▶ **Required work**:
Give back a single figure: the number of lines in the entries below that contain "frame".

(Saved data entries)
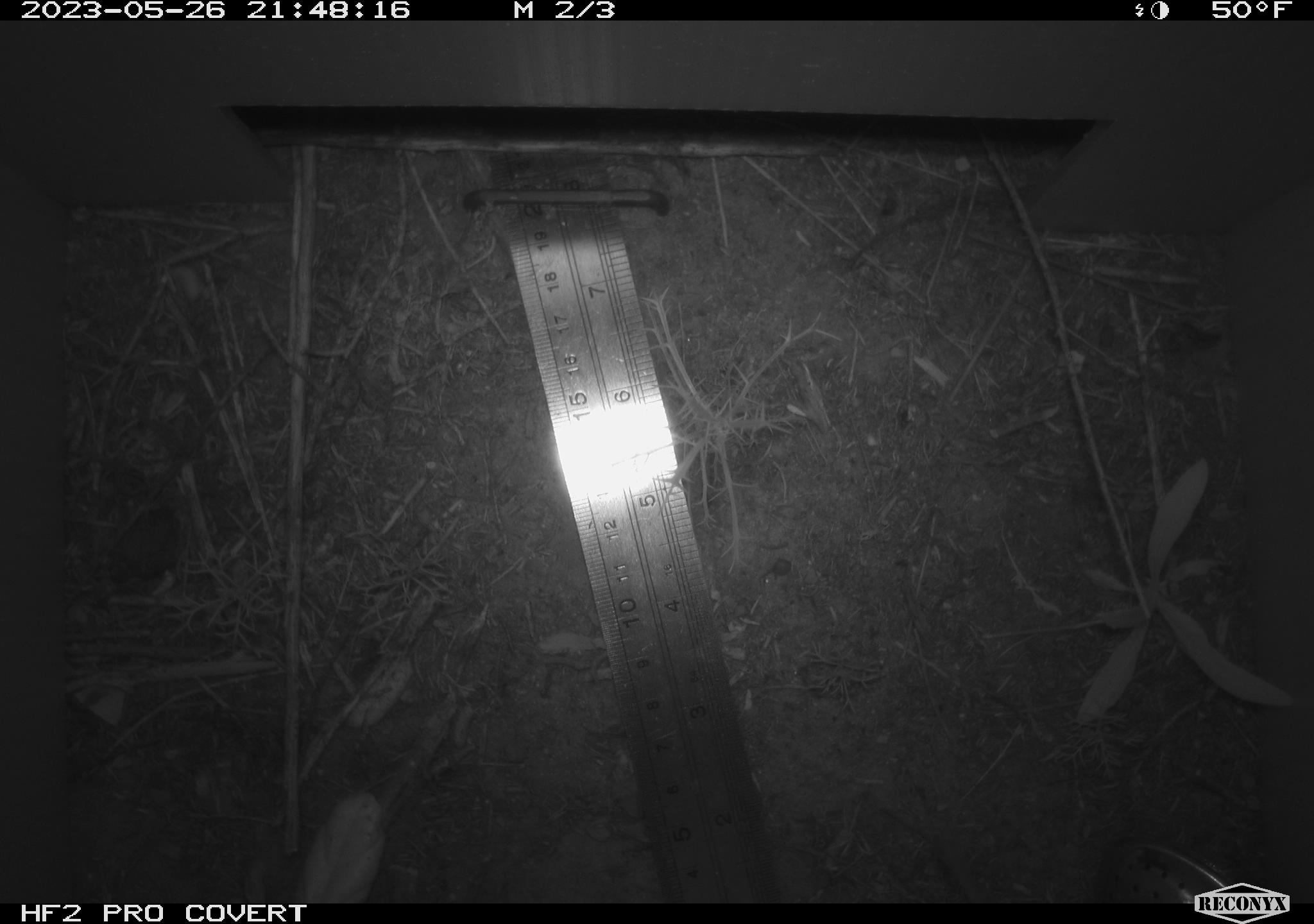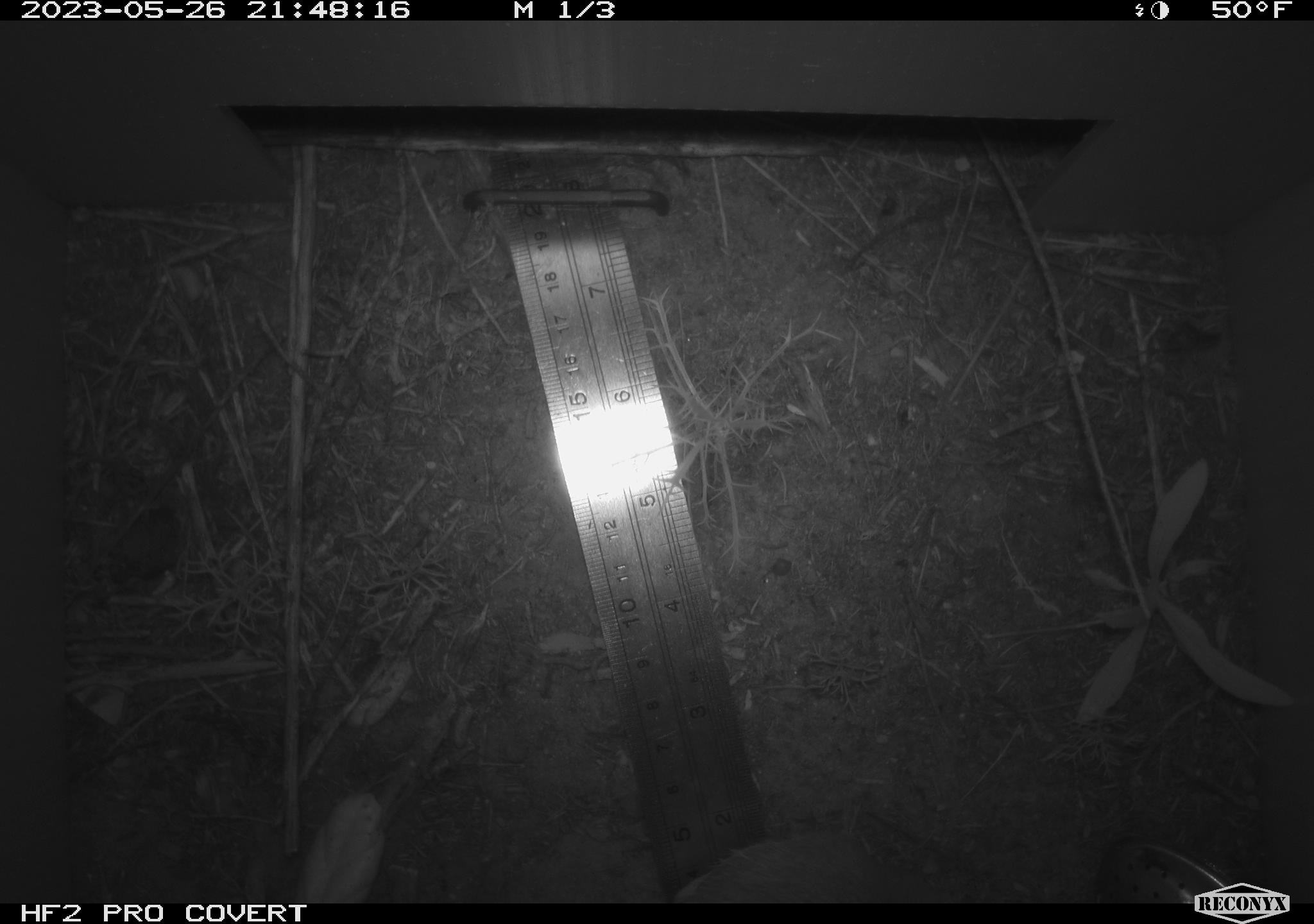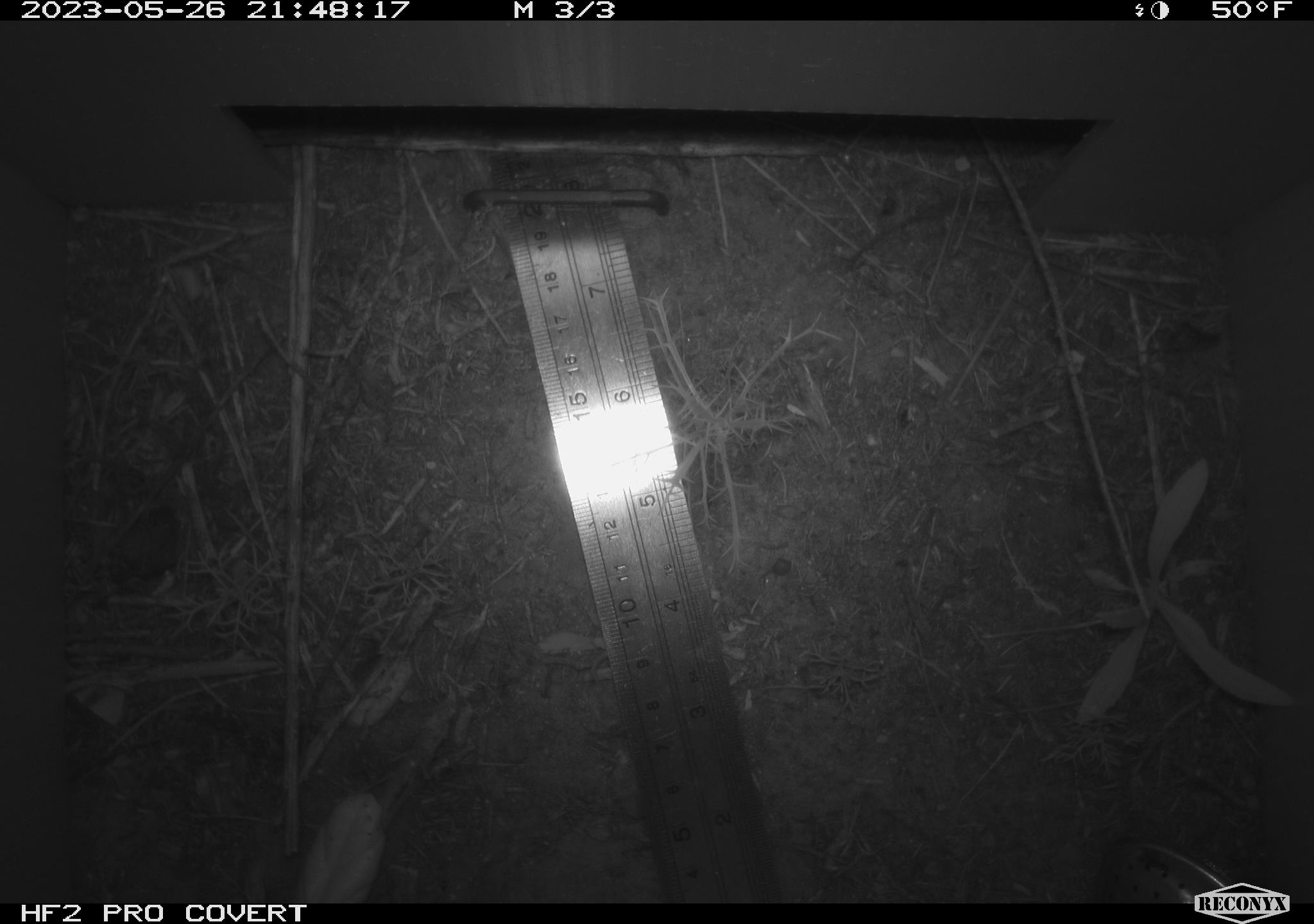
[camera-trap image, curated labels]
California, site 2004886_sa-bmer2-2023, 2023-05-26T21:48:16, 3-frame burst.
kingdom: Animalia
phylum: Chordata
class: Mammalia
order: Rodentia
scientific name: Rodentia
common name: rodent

==

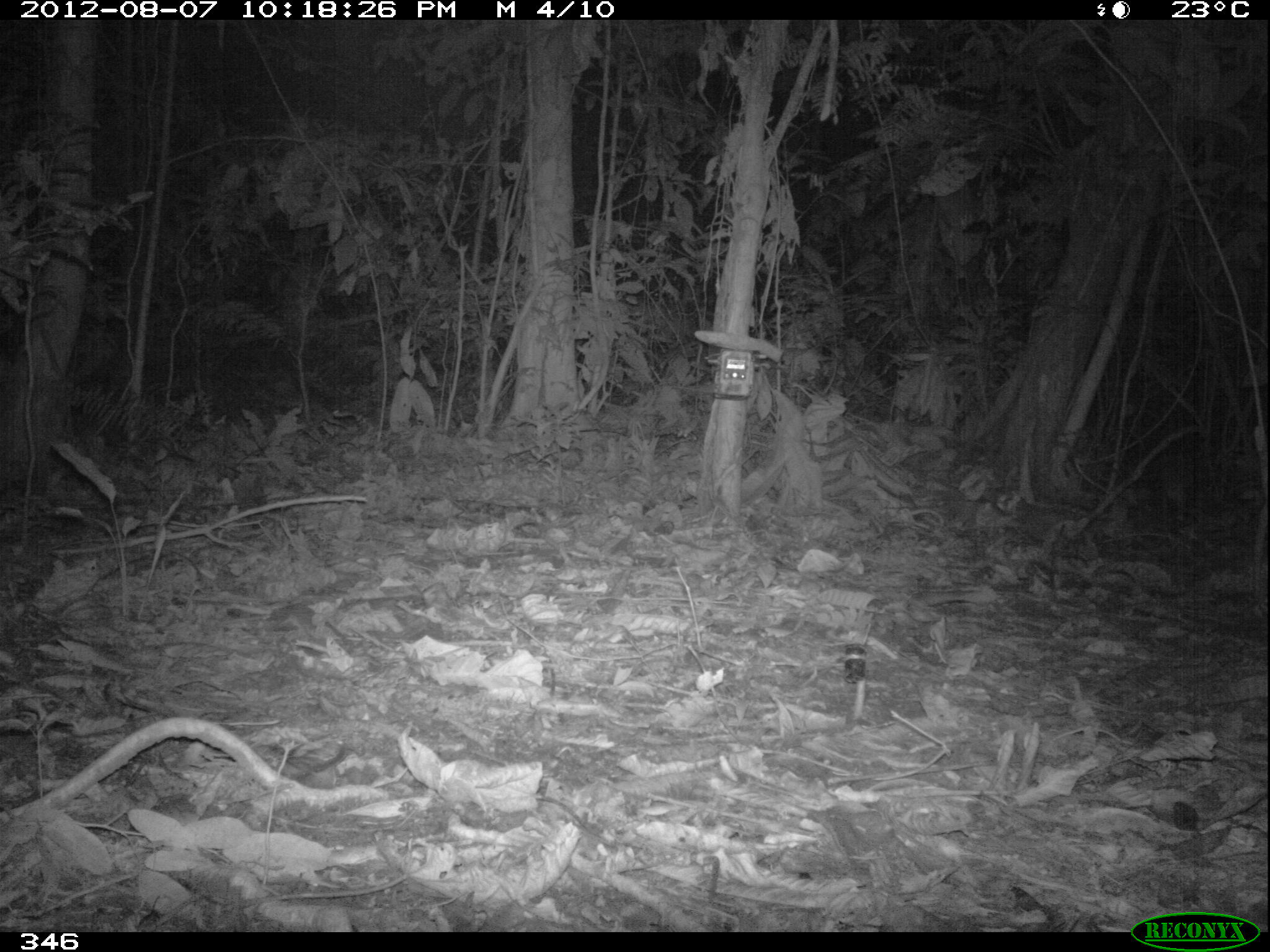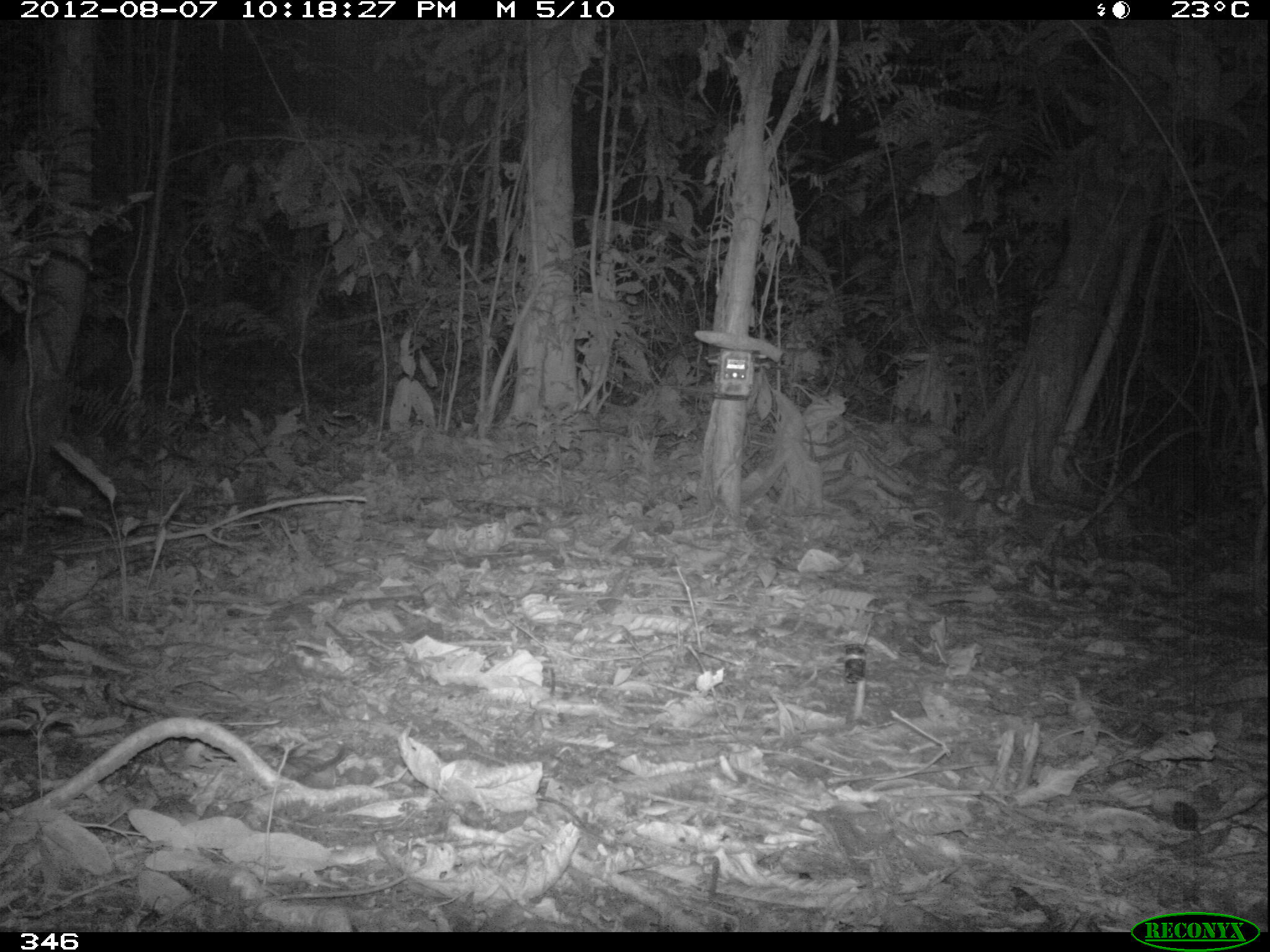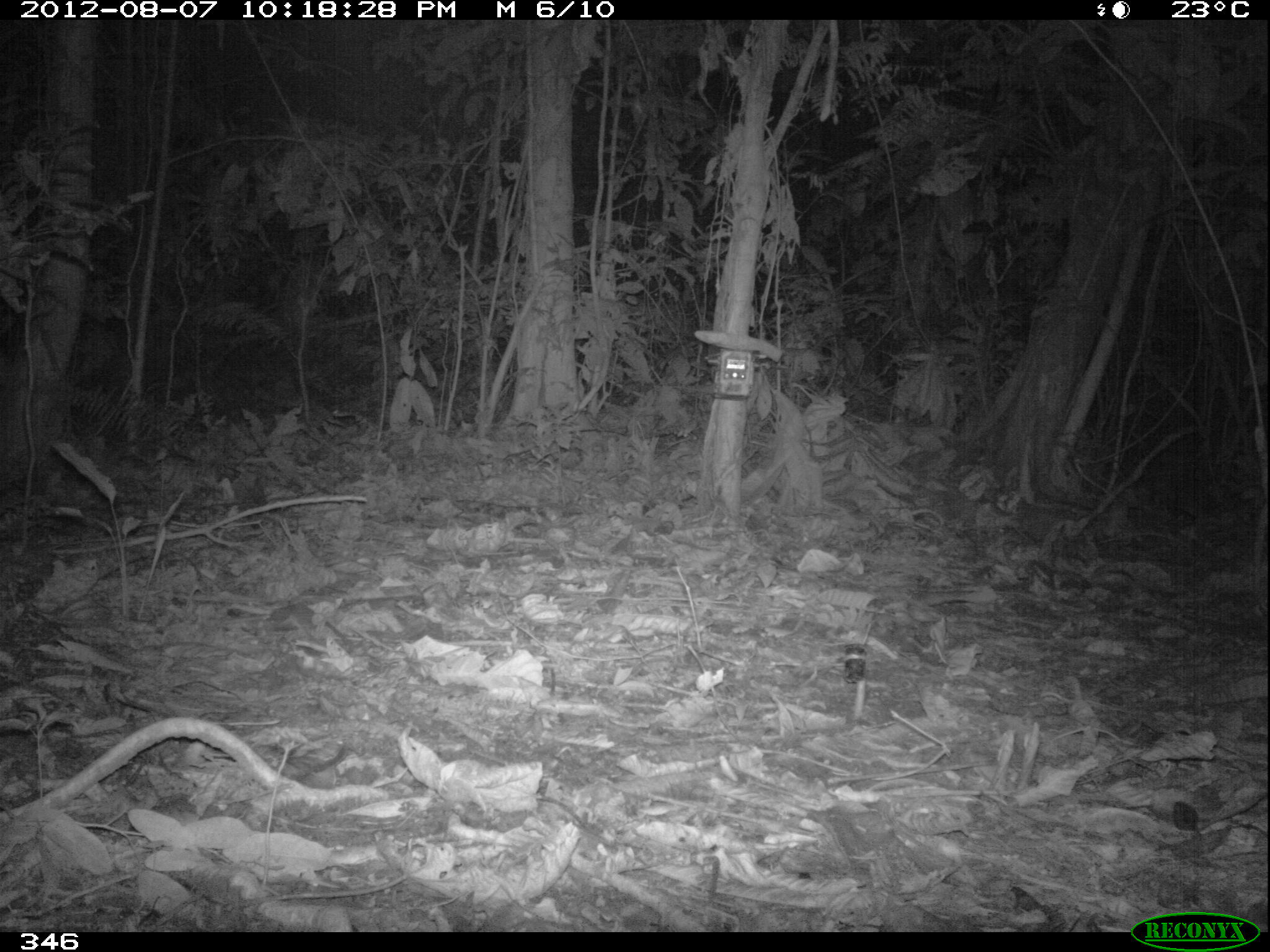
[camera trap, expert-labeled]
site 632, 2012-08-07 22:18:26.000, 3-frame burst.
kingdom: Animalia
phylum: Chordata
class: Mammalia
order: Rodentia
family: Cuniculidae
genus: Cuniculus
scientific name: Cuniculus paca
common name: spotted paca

▶ **Task response**:
2